From Microsoft’s perspective though, the company is simply building upon what it sees as a powerful operating system used by a lot of people.
Mixed Reality, for Microsoft, is meant to describe a number of a variety of different headsets from virtual reality to augmented reality, tethered to untethered. That means the phrase encompasses Microsoft’s own HoloLens and the half-dozen or so devices announced last year as coming to Windows 10 from the likes of Acer, Asus, Dell and HP. But the phrase is meant to even encompass VR platfroms that run on top of Windows like Rift and the Vive, as well as mobile platforms totally outside of its ecosystem like Samsung Gear VR or Google’s Daydream.
Acer Windows Mixed Reality
The most real of the devices created to work in Windows Mixed Reality and be available at a reasonable price is Acer’s blue headset, which I recently had a chance to check out.
The device, which is exceptionally light compared to most other VR headsets on the market, plugs into a computer with HDMI and USB plugs.
The headset drops users directly into a virtual environment known as the Cliff House. It’s basically a home resting on the edge of a cliff. As you wander from room to room with the use of an Xbox controller, you can interact with programs developed for full virtual reality experiences or simply check out “flat apps” which are essentially standard programs.
The software will automatically support any Universal Windows Platform apps in the Windows Store. So if you launch one of these supported games inside the Cliff House it will show up as what appears to be a flat television or painting mounted to a wall. You can adjust the size on the fly. And of course you can play the games, as if you were in a virtual house playing a game on a virtual television.
The Acer headset has six degrees of freedom tracking and, most importantly, uses inside-out tech to do it. That means there is no need for any external tracking devices like Vive’s lighthouses or the Oculus Rift camera(s).
Instead, all of the tech is built into the headset, similar to HoloLens. That makes set-up very quick.

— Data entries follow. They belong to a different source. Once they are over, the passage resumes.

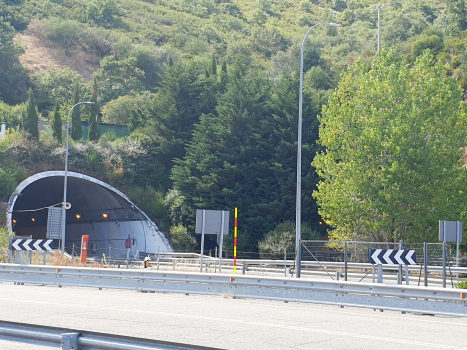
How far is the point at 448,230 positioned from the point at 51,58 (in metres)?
106

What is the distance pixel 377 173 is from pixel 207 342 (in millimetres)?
27712

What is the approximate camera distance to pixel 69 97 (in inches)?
3666

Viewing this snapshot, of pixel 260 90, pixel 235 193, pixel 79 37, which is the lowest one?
pixel 235 193

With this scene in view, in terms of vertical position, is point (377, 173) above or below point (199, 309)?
above

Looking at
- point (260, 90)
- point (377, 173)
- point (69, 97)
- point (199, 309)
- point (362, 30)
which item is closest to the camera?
point (199, 309)

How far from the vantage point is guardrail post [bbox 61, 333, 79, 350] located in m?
5.93

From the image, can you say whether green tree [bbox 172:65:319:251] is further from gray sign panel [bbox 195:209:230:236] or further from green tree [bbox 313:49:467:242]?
gray sign panel [bbox 195:209:230:236]

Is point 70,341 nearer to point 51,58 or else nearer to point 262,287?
point 262,287

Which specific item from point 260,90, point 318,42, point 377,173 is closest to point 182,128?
point 260,90

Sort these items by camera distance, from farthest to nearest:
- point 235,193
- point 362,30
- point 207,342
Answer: point 362,30
point 235,193
point 207,342

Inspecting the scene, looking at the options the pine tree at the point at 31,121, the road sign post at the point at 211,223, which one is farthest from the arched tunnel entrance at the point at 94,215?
the road sign post at the point at 211,223

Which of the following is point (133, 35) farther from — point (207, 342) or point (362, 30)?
point (207, 342)

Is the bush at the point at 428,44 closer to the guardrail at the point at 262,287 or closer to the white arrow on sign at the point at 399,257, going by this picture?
the white arrow on sign at the point at 399,257

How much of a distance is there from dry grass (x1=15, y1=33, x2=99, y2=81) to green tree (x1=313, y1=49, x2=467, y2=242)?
84099 mm
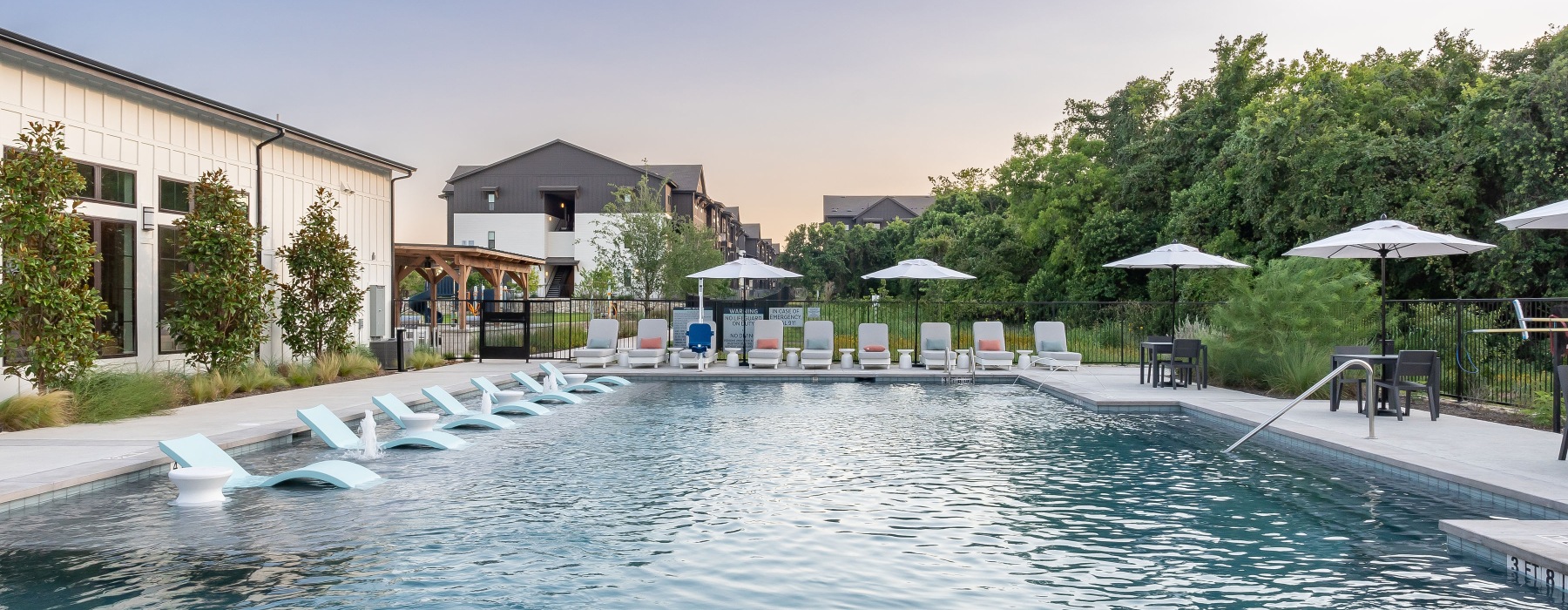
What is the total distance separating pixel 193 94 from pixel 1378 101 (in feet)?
87.5

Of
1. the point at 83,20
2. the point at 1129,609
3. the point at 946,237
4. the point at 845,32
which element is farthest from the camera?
the point at 946,237

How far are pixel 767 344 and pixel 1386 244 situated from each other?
1035cm

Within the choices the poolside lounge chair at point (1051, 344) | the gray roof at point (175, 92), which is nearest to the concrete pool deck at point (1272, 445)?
the poolside lounge chair at point (1051, 344)

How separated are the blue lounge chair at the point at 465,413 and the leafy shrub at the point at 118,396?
8.98 feet

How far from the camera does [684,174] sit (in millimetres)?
58281

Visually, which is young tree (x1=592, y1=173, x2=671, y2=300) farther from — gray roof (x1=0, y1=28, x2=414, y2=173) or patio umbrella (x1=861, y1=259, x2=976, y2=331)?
patio umbrella (x1=861, y1=259, x2=976, y2=331)

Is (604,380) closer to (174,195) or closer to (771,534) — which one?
(174,195)

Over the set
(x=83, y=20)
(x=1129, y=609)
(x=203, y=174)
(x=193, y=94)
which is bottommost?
(x=1129, y=609)

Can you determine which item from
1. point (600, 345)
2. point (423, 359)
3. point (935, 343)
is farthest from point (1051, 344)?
point (423, 359)

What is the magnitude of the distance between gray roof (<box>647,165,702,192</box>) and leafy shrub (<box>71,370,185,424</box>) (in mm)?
45537

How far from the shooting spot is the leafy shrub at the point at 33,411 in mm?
8914

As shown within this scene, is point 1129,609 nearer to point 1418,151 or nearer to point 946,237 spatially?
point 1418,151

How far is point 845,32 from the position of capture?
2156cm

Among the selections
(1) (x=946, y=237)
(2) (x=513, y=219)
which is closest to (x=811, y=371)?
(1) (x=946, y=237)
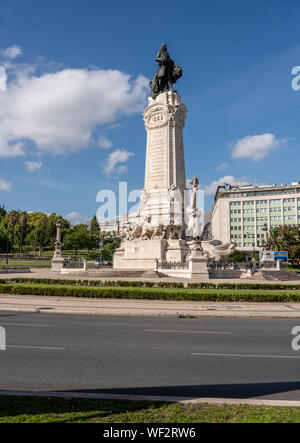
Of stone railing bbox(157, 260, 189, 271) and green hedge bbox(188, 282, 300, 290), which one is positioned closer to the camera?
green hedge bbox(188, 282, 300, 290)

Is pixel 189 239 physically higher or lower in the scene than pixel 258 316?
higher

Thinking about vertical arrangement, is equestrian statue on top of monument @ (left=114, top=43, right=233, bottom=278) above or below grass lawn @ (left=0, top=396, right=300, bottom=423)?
above

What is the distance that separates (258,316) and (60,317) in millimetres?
8981

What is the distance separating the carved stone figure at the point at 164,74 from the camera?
5030 cm

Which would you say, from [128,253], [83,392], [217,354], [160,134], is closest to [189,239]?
[128,253]

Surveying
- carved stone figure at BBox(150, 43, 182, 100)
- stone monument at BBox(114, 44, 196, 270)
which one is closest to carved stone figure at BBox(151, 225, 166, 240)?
stone monument at BBox(114, 44, 196, 270)

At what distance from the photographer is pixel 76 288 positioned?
22641 millimetres

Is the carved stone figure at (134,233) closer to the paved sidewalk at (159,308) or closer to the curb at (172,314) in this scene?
the paved sidewalk at (159,308)

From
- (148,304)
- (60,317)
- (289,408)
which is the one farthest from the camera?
(148,304)

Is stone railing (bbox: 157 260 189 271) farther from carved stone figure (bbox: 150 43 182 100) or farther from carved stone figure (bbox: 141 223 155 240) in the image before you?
carved stone figure (bbox: 150 43 182 100)

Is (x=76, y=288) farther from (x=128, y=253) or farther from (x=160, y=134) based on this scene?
(x=160, y=134)

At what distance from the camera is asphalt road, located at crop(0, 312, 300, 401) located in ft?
21.6

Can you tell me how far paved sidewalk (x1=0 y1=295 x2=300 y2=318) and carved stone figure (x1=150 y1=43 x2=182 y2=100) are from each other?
121 feet

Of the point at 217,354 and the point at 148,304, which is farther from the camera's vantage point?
the point at 148,304
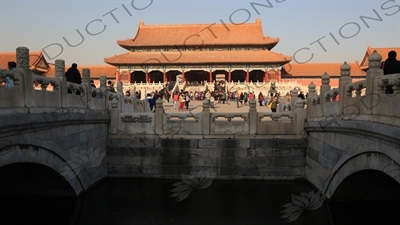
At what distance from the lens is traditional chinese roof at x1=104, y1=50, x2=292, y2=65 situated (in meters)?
42.8

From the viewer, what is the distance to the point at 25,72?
677 cm

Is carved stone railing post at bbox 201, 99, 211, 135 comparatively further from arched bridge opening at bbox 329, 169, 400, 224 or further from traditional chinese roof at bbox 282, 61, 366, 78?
traditional chinese roof at bbox 282, 61, 366, 78

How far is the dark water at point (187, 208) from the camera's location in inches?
334

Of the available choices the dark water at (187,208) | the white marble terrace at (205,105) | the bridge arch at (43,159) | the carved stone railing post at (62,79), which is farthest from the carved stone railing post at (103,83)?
the bridge arch at (43,159)

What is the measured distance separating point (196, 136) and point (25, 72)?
542 centimetres

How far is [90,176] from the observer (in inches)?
391

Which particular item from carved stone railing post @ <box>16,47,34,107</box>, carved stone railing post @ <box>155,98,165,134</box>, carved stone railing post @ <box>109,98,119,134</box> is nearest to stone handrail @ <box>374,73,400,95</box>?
carved stone railing post @ <box>16,47,34,107</box>

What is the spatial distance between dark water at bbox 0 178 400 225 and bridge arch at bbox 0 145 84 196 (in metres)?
0.54

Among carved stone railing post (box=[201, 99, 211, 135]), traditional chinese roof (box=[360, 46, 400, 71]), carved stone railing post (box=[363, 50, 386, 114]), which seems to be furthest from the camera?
traditional chinese roof (box=[360, 46, 400, 71])

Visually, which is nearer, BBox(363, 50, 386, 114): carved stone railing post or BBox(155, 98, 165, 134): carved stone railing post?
BBox(363, 50, 386, 114): carved stone railing post

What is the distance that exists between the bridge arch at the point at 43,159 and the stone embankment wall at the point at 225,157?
8.03 feet

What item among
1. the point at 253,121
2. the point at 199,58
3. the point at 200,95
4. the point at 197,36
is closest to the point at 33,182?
the point at 253,121

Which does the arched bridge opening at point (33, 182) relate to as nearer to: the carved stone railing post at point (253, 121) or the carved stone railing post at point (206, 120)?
the carved stone railing post at point (206, 120)

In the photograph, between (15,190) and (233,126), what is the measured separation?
5994 mm
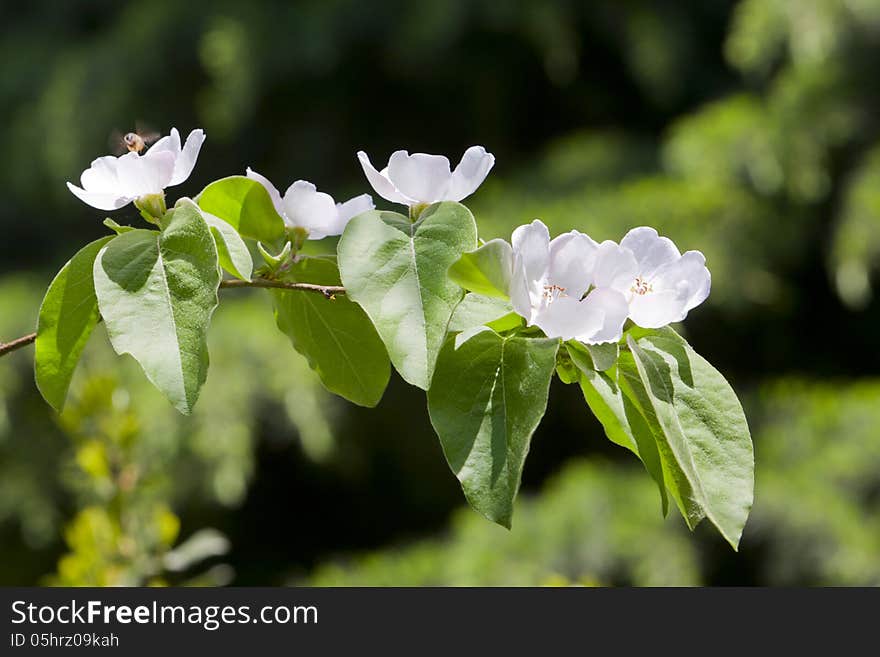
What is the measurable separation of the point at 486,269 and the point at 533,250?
3cm

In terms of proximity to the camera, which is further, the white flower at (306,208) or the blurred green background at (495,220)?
the blurred green background at (495,220)

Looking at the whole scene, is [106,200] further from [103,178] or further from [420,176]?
[420,176]

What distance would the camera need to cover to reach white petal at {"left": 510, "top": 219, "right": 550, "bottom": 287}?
0.33 meters

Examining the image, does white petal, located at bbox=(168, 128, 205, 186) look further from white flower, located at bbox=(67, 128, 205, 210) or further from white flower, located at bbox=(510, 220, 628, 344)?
white flower, located at bbox=(510, 220, 628, 344)

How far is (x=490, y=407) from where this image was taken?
12.4 inches

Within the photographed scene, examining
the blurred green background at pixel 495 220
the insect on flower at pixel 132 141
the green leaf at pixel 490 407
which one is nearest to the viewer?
the green leaf at pixel 490 407

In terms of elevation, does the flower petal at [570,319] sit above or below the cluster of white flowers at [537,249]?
below

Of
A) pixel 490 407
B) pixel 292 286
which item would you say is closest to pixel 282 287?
pixel 292 286

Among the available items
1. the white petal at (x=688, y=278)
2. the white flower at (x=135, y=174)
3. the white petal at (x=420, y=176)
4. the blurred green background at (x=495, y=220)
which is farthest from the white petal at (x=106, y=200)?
the blurred green background at (x=495, y=220)

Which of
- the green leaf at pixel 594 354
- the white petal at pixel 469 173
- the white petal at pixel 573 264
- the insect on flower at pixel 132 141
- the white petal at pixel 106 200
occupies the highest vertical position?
the insect on flower at pixel 132 141

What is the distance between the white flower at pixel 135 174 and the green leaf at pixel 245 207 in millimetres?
17

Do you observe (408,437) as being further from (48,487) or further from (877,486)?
(877,486)

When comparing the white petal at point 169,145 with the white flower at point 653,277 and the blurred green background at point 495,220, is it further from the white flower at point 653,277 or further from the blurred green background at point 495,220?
the blurred green background at point 495,220

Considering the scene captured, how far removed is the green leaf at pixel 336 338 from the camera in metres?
0.39
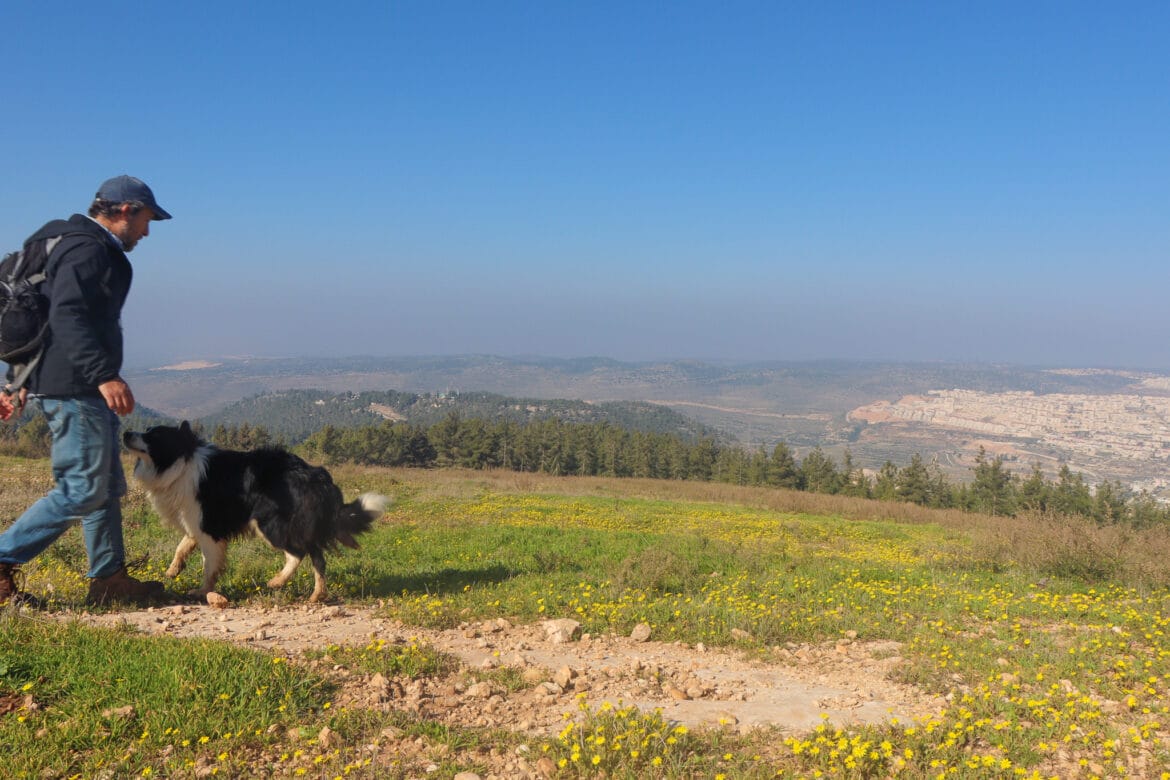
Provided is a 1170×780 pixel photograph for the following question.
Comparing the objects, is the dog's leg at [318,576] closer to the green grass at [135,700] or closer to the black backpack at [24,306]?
the green grass at [135,700]

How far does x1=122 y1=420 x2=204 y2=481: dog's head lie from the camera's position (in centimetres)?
576

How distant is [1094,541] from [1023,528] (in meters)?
1.31

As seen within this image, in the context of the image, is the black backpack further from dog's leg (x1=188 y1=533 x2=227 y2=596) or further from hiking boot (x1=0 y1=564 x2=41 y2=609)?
dog's leg (x1=188 y1=533 x2=227 y2=596)

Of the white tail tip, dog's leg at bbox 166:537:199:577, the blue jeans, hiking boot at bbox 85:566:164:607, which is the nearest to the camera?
the blue jeans

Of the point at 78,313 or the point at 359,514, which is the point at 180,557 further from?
the point at 78,313

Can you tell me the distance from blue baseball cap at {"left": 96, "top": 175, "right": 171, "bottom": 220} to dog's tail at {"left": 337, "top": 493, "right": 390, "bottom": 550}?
10.6 ft

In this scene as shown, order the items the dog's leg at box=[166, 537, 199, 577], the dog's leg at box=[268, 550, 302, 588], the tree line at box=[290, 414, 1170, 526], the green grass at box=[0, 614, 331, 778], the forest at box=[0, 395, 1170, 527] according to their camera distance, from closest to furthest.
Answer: the green grass at box=[0, 614, 331, 778] → the dog's leg at box=[268, 550, 302, 588] → the dog's leg at box=[166, 537, 199, 577] → the forest at box=[0, 395, 1170, 527] → the tree line at box=[290, 414, 1170, 526]

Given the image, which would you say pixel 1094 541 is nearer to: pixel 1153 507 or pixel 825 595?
pixel 825 595

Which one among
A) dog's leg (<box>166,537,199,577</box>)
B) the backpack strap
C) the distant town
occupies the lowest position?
the distant town

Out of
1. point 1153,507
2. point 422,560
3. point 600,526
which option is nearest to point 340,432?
point 600,526

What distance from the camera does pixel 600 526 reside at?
650 inches

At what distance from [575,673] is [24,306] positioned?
4.55 m

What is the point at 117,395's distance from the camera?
15.1ft

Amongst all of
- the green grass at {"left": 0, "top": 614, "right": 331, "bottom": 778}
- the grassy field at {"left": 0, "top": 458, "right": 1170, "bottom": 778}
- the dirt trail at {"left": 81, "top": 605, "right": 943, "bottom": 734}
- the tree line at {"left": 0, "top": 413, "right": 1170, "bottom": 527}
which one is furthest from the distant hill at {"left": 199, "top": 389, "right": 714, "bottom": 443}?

You simply plug in your headset, launch the app, and go through a couple of minutes of orientation.
The headset is expected to hit this holiday for about $300, making it very consumer friendly. But the more important thing, is that Microsoft is working to try and get the price down for the computers needed to run these headsets.
The biggest step in that direction is Microsoft’s belief that it can lower the system requirements from needing a dedicated graphics card to a discrete GPU built into a system. And they think they can do it this year.
Which brings us back to the Scorpio.
At the Game Developers Conference earlier this year, Microsoft said that the company plans to bring mixed reality content to the Xbox One “family of devices, including Project Scorpio, in 2018.”
At E3, Xbox chief Phil Spencer was explicit about his desire to get 4K and VR on the Scorpio.
"Because as we saw 4K gaming and really high-end VR taking off in the PC space, we wanted to be able to bring that to console,” he told The Verge. “Project Scorpio is actually an Xbox One that can natively run games in 4K and is built with the hardware capabilities to support the high-end VR that you see happening in the PC space today ... when it ships it will be the most powerful console ever built."
It’s abundantly clear that VR is coming to the Scorpio and doing so by next year. It’s also clear, judging by Microsoft’s discussion on how it views virtual reality through the lens of its Mixed Reality team, that any VR coming to the Xbox will do so through the Windows platform.
So that means devices like the Acer Windows Mixed Reality headset. That device is set to hit this holiday, which would be a good bet on when the Scorpio would arrive.
Another thing worth noting is that Microsoft has said internally that it wants to lower the price point of the sorts of computers needed to run Mixed Reality to $499.
Finally, Digital Foundry’s estimates for the still-to-be-priced Xbox Scorpio computer-in-disguise? $499.